— SET EXERCISE —
In the Aptitude results presentation, rewrite everything from "And, also, we" down to "a hybrid model." so that "partners" becomes "allies".

— PROVIDED PASSAGE —
=-=-=
All of these organizations trust aptitude to and obviously the products that they use to to support their financial processes, their their end of year close processes. And every one of them, I think it's important to highlight that every one of them is a a finance prospect because every single organization that you see see as a snapshot, but on the screen, every single organization that you see are facing the the the same challenges that led us to to build the platform. So that then brings us to today, a pivotal moment in scaling Aptitude as a partner led and SaaS organization. So in in 2024, Aptitude delivered on what we said we would. We met market expectations.

Operator

We've been rewiring the business at speed, and we've been executing the shift from regulatory and compliance from on premise to to a SaaS business model. And we've essentially transformed the way we operate, how we go to market, and how we build product. And finance is gaining traction. You can see that from the net new logos and also the Ah migrations over the twelve month period. You can see that reflected in the pipeline that's expanding.

Operator

And, also, we have key partners that are fully engaged. And, again, we'll we'll talk a little bit more about those those partners as we go through the presentation today. I think one thing has become clear over the last twelve months, and that's that partner led isn't just the right strategy. It is the the only way to scale faster, to to to fully capture the finance opportunity and essentially build a a stronger growth engine with a better long term revenue mix. But across 2024, I would say we've been we've been straddling a a hybrid model.

Operator

So part aptitude led services and part partner led services. And what we've experienced during this hybrid model and obviously recognized over the last twelve months is that that is not going to take us where we want to go because partners don't get excited unless they're fed, and that means shifting more services work their way. In addition to that, the hybrid model also leaves us too concentrated on tier one enterprise deals. And, again, they're important. They matter, but they take time and move slowly.

Operator

And our partners, as I've talked about over the last twelve months, provide access to tier two and tier three, so smaller, medium sized organizations where deal velocity, volume, and repeatability live. And that's why we're making the decision to accelerate the strategy that we set in motion in 2024. So that is moving away from heavy aptitude led services and fully committing to a partner led delivery model. And that means giving up more services revenue in the short term to unlock faster growth. And to support that, we're going to be increasing investment in our go to market and partner teams to to support the scaling of of that model.

Operator

So while this brings a short term adjustment to our 2025 financials, it sets us up to grow faster, to grow higher recurring revenue, and to also strengthen margins and profitability over time. So I'm now going to hand over to Simon, who's going to walk you through the financial highlights.

Speaker 1

Thank you, Alex. So in 2024, we've seen growth in our annual recurring revenue, which at £52,100,000 represents a 2% increase from the prior year and continues to provide us with good visibility of future revenues and cash flows. This growth was underpinned by new business success from within our existing customer base and especially through our AI autonomous finance offering, which grew by 12% in the year. This strong performance from the existing client base in turn resulted in an improvement in the net retention rates increasing to 99% from 98% in 2023. We continue to benefit from a strong balance sheet, making us financially robust with cash as of December 31 of GBP 30,400,000.0 and net cash of GBP 20,300,000.0.
=-=-=
— RECORD SET —

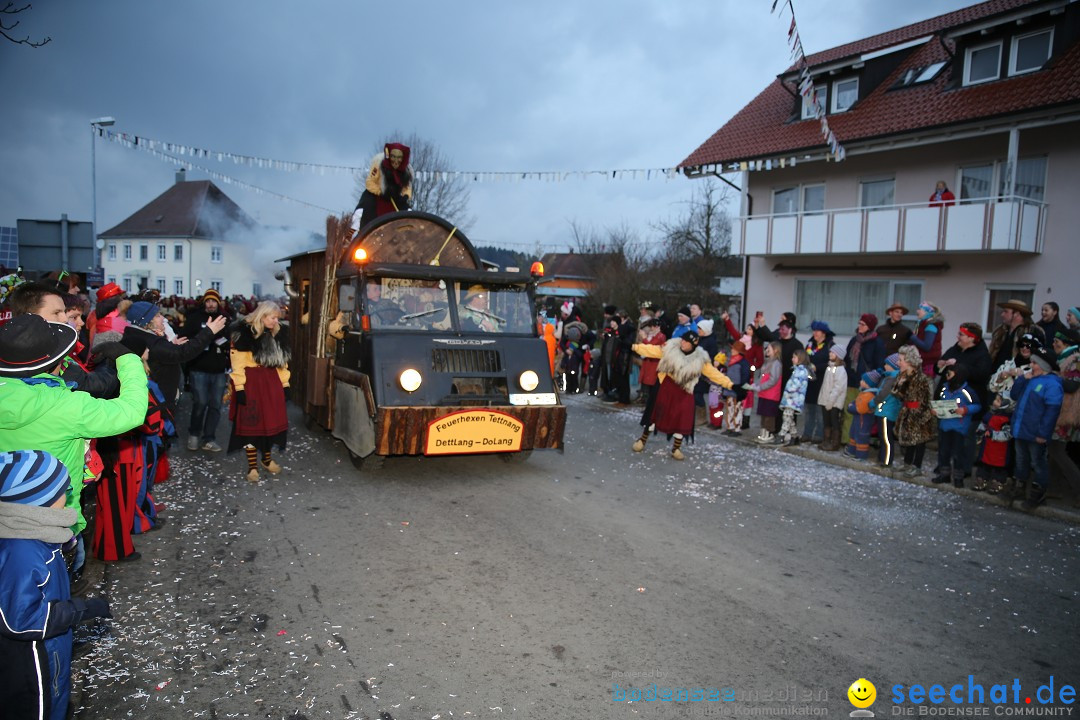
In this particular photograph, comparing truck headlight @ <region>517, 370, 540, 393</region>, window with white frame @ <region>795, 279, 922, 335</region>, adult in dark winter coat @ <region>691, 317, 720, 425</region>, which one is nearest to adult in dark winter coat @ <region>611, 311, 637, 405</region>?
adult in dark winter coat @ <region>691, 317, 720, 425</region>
=-=-=
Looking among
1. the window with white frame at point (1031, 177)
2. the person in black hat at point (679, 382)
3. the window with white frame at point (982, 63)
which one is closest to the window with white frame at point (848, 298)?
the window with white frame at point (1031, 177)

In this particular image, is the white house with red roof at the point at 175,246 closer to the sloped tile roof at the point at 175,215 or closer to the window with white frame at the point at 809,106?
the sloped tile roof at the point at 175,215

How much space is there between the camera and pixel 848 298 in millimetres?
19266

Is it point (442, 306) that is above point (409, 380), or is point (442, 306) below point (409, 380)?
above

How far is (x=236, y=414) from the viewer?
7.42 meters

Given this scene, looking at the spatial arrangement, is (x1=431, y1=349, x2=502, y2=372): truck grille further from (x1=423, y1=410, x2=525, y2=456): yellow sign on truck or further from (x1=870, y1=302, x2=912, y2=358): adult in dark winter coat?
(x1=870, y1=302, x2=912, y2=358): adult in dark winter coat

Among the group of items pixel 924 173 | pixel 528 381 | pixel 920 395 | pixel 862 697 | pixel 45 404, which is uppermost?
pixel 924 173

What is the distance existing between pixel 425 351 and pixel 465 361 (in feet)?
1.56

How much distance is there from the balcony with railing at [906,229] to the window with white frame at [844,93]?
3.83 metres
=-=-=
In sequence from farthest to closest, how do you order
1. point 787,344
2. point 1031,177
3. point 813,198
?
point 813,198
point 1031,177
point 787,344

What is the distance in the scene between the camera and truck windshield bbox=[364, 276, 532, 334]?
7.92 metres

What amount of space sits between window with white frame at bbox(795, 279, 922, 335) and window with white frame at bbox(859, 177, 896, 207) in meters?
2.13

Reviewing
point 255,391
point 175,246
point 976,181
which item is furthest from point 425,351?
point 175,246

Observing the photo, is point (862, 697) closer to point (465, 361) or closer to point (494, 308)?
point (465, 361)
=-=-=
— EXERCISE SOLUTION —
And, also, we have key allies that are fully engaged. And, again, we'll we'll talk a little bit more about those those allies as we go through the presentation today. I think one thing has become clear over the last twelve months, and that's that partner led isn't just the right strategy. It is the the only way to scale faster, to to to fully capture the finance opportunity and essentially build a a stronger growth engine with a better long term revenue mix. But across 2024, I would say we've been we've been straddling a a hybrid model.